Going Through the Motions: When Liturgy Seems to Fail
Sometimes, people who have been exposed to Christian practices and traditions for their whole life don’t end up becoming well-formed Christians who act like Jesus. Philosopher James K.A. Smith offers some thoughts about when liturgy seems to fail.
Well what about all the people who’ve gone through the motions their whole life and they don’t look any different than anybody else? And in which case, I do think it’s important to come to a reflective understanding of why we do what we do when we worship. And often people who are raised in traditions that aren’t characterized by that, what my colleague John Witflee calls Liturgical Catechesis, where you help people understand why we’re doing what we’re doing when we worship. For them, it has only and always been doing what Mom and Dad told me to do, and therefore they’ve never owned what’s at stake in what they’re doing.

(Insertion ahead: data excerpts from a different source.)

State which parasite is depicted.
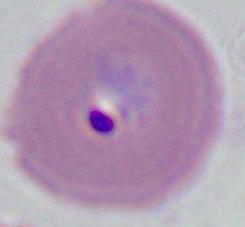
Plasmodium.

Summary:
  - Magnification: 400x or 1000x
  - Modality: micrograph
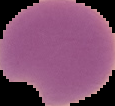

Cell region segmented out of the field of view; the surrounding area is masked to black. From a thin blood smear. Result: malaria parasites identified. Image is 115×106 pixels.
Classify this cell by malaria status.
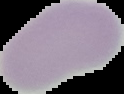

It is uninfected.

Image is 124×94 pixels. From a thin blood film. The area outside the segmented cell region is set to black.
Name the parasite shown.
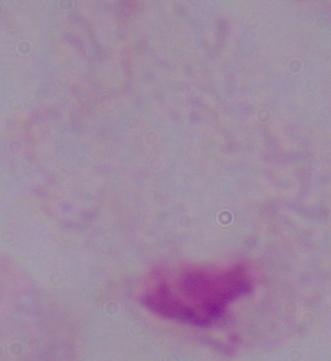
A trichomonad.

In a way, I mean I think our kids have gone through a certain kind of liturgical experience, and you know, they’re 15, and most days [snoring]. And yet that doesn’t mean it’s not doing something to them, but I hope when they’re 27 they come back and it’s like alright, I understand why I’m doing this, and you sort of own it. Cause there is something about, I say there’s virtue to going through the motions, but I don’t think that’s the ideal all the time. So Vatican Two talked about full conscious active participation in worship, and I think it’s putting those two things together in a way.